* Exercise passage:

++++++++++++++++++++

# Uncertainty, Memory, and Feedforward Foundations
> Three complementary threads: knowing what you don't know, reasoning over stored knowledge, and the building blocks everything else is built on.

## Overview

This guide covers three conceptual threads that cut across the rest of the Edifice library. The Probabilistic family (Bayesian, MCDropout, EvidentialNN) addresses a critical gap in standard neural networks: they produce confident predictions even on inputs far from their training distribution. These modules provide calibrated uncertainty estimates, essential for safety-critical deployments in medical diagnosis, autonomous systems, and financial modeling.

The Memory family (NTM, MemoryNetwork) augments neural networks with explicit external storage. Standard networks store knowledge implicitly in their weights, which limits their ability to perform algorithmic tasks or reason over large knowledge bases. Neural Turing Machines provide differentiable read/write operations on a memory matrix, while Memory Networks enable multi-hop attention over a set of memory slots for question answering and reasoning.

++++++++++++++++++++

* Dataset section:

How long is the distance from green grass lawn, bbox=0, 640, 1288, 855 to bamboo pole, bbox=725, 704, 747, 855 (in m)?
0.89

++++++++++++++++++++

How might the guide to uncertainty, memory, and feedforward foundations go on after its paragraph on the Memory family? Continue that guide from there.

The Feedforward family (MLP, KAN, TabNet) provides the foundational architectures that other families build upon. The MLP is the universal approximation baseline. KAN replaces fixed activations with learnable functions grounded in the Kolmogorov-Arnold representation theorem. TabNet brings attention-based feature selection to tabular data, the most common data format in industry that tree-based methods have long dominated.

## Conceptual Foundation

The three threads share a common concern: making neural networks more trustworthy and capable as standalone reasoning systems rather than pattern matchers.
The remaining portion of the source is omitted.